Question

A charge $Q$ is divided into two parts of $q$ and $Q−q$. If the Coulomb repulsion between them when they are separated, is to be maximum, the ratio of $\dfrac{Q}{q}$​ should be:
(A) $2$
(B) $\dfrac{1}{2}$
(C) $4$
(D) $\dfrac{1}{4}$

Answer 1

Hint
Apply the coulombs law of repulsion i.e. $F = \dfrac{{k{q_1}{q_2}}}{{{r^2}}}$ , $r$ is the distance of separation between the two charges. Substitute the value of charges we get the force of repulsion. And for maximum condition differentiate the required force with respect to $q$ then equate it to zero, we will get the required ratio.

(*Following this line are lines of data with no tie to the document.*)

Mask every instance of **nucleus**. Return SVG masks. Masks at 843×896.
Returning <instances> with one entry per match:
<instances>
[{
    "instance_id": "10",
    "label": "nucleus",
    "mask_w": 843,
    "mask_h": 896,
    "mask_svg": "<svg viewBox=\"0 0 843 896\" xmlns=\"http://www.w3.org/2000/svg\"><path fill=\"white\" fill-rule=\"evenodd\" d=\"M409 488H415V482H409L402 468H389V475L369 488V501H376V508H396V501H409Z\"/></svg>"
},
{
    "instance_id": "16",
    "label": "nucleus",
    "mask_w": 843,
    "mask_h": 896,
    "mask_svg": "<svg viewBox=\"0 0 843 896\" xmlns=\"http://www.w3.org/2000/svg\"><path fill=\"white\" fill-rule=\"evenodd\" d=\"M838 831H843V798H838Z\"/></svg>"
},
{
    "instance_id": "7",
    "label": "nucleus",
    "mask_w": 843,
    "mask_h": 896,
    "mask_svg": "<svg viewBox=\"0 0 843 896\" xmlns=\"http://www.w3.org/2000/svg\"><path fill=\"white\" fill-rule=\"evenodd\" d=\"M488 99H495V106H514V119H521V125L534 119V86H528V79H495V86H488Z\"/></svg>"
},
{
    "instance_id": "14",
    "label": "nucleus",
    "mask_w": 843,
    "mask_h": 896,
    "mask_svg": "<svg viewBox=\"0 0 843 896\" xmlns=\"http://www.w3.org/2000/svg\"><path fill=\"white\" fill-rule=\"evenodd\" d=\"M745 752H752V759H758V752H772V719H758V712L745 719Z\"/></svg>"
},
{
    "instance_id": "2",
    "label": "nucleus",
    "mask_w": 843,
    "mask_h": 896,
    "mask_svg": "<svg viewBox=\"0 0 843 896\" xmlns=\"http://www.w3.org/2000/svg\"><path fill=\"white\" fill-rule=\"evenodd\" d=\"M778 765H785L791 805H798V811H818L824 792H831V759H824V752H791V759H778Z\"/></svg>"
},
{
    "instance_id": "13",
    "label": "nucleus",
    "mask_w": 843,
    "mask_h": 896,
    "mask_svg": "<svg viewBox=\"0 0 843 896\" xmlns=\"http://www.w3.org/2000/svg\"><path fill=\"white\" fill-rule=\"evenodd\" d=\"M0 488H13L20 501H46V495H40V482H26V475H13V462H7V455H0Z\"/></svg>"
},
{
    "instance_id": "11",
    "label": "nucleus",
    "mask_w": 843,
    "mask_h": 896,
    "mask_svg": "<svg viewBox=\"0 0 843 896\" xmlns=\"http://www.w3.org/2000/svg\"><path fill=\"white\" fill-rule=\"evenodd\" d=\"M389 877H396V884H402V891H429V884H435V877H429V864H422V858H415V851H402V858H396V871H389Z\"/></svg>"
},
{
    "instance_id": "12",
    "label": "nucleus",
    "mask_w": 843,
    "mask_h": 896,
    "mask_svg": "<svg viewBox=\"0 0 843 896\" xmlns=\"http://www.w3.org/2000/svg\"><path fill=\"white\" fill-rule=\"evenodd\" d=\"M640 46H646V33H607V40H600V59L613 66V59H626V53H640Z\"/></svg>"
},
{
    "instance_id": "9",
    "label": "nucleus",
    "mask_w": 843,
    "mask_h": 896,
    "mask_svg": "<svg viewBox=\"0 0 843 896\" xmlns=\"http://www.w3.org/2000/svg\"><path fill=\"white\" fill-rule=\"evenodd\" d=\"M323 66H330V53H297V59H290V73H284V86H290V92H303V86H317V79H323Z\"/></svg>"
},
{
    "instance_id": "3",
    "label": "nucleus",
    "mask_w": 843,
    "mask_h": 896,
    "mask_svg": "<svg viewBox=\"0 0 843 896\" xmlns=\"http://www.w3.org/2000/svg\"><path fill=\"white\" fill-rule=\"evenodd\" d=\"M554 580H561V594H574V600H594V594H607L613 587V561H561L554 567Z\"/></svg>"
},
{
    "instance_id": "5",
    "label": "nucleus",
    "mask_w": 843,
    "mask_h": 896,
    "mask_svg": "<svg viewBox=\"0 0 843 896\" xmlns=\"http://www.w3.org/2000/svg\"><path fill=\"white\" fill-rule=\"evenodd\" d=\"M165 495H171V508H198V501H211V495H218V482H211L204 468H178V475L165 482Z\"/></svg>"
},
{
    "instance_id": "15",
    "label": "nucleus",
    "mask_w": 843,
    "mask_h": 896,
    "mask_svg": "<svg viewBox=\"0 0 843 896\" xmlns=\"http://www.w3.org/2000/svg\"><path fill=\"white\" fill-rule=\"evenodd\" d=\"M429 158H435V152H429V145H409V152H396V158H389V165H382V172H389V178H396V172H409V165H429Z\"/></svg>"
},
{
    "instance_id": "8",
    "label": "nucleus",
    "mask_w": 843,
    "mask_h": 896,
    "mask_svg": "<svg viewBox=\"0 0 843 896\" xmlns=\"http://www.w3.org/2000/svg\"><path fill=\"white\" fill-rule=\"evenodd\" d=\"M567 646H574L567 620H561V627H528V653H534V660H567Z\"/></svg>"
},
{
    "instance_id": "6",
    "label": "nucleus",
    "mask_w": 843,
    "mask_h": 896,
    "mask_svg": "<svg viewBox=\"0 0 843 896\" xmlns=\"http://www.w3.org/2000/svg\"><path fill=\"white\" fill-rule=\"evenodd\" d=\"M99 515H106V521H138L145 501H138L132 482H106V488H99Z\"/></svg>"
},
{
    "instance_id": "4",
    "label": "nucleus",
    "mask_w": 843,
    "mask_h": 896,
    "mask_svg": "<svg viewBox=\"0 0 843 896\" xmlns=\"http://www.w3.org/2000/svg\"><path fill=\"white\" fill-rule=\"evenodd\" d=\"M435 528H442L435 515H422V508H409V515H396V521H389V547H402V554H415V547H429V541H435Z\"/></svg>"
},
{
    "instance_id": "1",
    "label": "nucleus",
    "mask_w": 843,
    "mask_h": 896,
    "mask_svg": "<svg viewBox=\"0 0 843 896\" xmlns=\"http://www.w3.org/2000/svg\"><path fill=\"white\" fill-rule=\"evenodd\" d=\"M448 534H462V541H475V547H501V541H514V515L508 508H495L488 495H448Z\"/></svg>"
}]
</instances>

Complete step by step solution
Let us consider the charges Q and Q-q are separated by the distance r then using Coulomb's law of repulsion, we get the required force of repulsion between these charges.
$F = \dfrac{{kQ\left( {Q - q} \right)}}{{{r^2}}}$ ……………… (1)
Now, it is given that the Coulomb's force of repulsion between these charges are maximum, for this condition we differentiate the equation (1) with respect to q because Q and r are constant. And equating it to zero, we get
$ \Rightarrow \dfrac{{dF}}{{dq}} = \dfrac{{k\left( {Q - 2q} \right)}}{{{r^2}}}$
For condition to be maximum, $\dfrac{{dF}}{{dq}} = 0$
$ \Rightarrow \dfrac{{k\left( {Q - 2q} \right)}}{{{r^2}}} = 0$
$ \Rightarrow Q - 2q = 0$
$ \Rightarrow \dfrac{Q}{q} = 2$
Hence, the ratio is equal to $2$.
Therefore, option (A) is correct.

Note
It should be noticed that, the coulomb’s force is directly proportional to the two charges and inversely proportional to the square of distance between them. After removing the proportionality sign, we added the constant $k$ which is known as proportionality constant. It must be remembered that for any quantity to be maximum, differentiate the equation and equate it to zero.